Peribahasa di atas cukuplah untuk menggambarkan apa yang sedang terjadi hari-hari belakangan ini.


Ketika para intelejensia turun ke jalan menanggapi soal bobroknya pemerintahan Jokowi, mereka lupa bahwa kota tempat mereka tinggal juga memiliki pemimpin.


Semua kebijakan dan eksekusinya pada akhirnya bermuara kepada orang-orang yang berkuasa di lini bagian bawah. Mulai dari Ketua RT/RW, Lurah, Camat, Bupati/Walikota, hingga Gubernur.


Mahasiswa, sebagai kontrol sosial sebaiknya lebih peka terhadap beberapa permasalahan yang sedang terjadi di dekatnya.


Jika mahasiswa UI melakukan demo di depan istana kepresidenan, hal ini terlihat wajar. Kenapa? Ini terkait soal tempat. Namun, akan terlihat konyol ketika mahasiswa dari kampus yang ada di kota lain tiba-tiba ikutan demo di depan istana. Sedangkan, agenda demonstrasi saat itu hanya sekadar untuk memperingati lamanya rezim berkuasa.


Berbeda halnya saat demo tahun 1998, ketika itu suasana di berbagai daerah di Indonesia sudah tidak lagi kondusif. Oleh karenanya, mahasiswa dari berbagai kota pun berbondong-bondong pergi ke pusat Ibukota. Sebab, di situlah letak permasalahan utamanya (Soeharto berkuasa terlalu lama), di situlah kanker kekuasaan itu bercokol. Serta harus dicabut hingga ke akarnya. Sayangnya, hanya batangnya saja yang mampu ditebang.


Kini, zaman telah berubah. Saya rasa demonstrasi tak akan mampu lagi menggoyahkan kekuasaan. Tidakkah beberapa mahasiswa itu berpikir seperti ini?


Jika pun ingin melakukan demonstrasi, lebih baik untuk bisa mengangkat hal-hal yang konkret. Khususnya di daerah.


Tidakkah para intelejensia itu sadar bahwa ada yang tidak beres dengan kota ini (Banjarmasin)?

 

Banjarmasin, Kota Seribu Sungai

Tidak perlu muluk-muluk tentang permasalahan di Kalsel pada umumnya. Lihatlah Banjarmasin, kota yang dulu berjuluk “Seribu Sungai”, kata itu mulai terkikis substansinya. Mungkin di masa depan hanya akan menjadi kata legenda untuk anak cucu kita kelak, dan mereka akan bertanya kepada ayahnya, “mana sungainya?”


Fungsi sungai di Banjarmasin tidak sepenuhnya berjalan. Pembangunan yang terfokus kepada infrastruktur di darat, kini mengabaikan sungai. Kenyataannya, sungai di Banjarmasin oleh pemerintah kotanya hanya diperlakukan sebagai objek wisata belaka.

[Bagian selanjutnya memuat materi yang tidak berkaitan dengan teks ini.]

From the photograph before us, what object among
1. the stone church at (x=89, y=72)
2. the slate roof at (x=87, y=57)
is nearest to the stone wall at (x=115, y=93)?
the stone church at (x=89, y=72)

10 tahun yang lalu, saya mendambakan sungai di Banjarmasin bisa seperti sungai di Venezuela. Terjaga, asri, dan berfungsi. Ternyata itu cuma mimpi. Saya sadar para pejabat kota lebih sibuk membangun di darat ketimbang di sungai. Dinas terkait sepertinya hanya sibuk mengurusi yang ada di darat saja.


Tidak percaya? Lihatlah betapa butek dan kotornya sungai di Banjarmasin. Di sungai Banjarmasin kita akan dengan mudah mendapatkan sampah, ketimbang ikan untuk dipancing.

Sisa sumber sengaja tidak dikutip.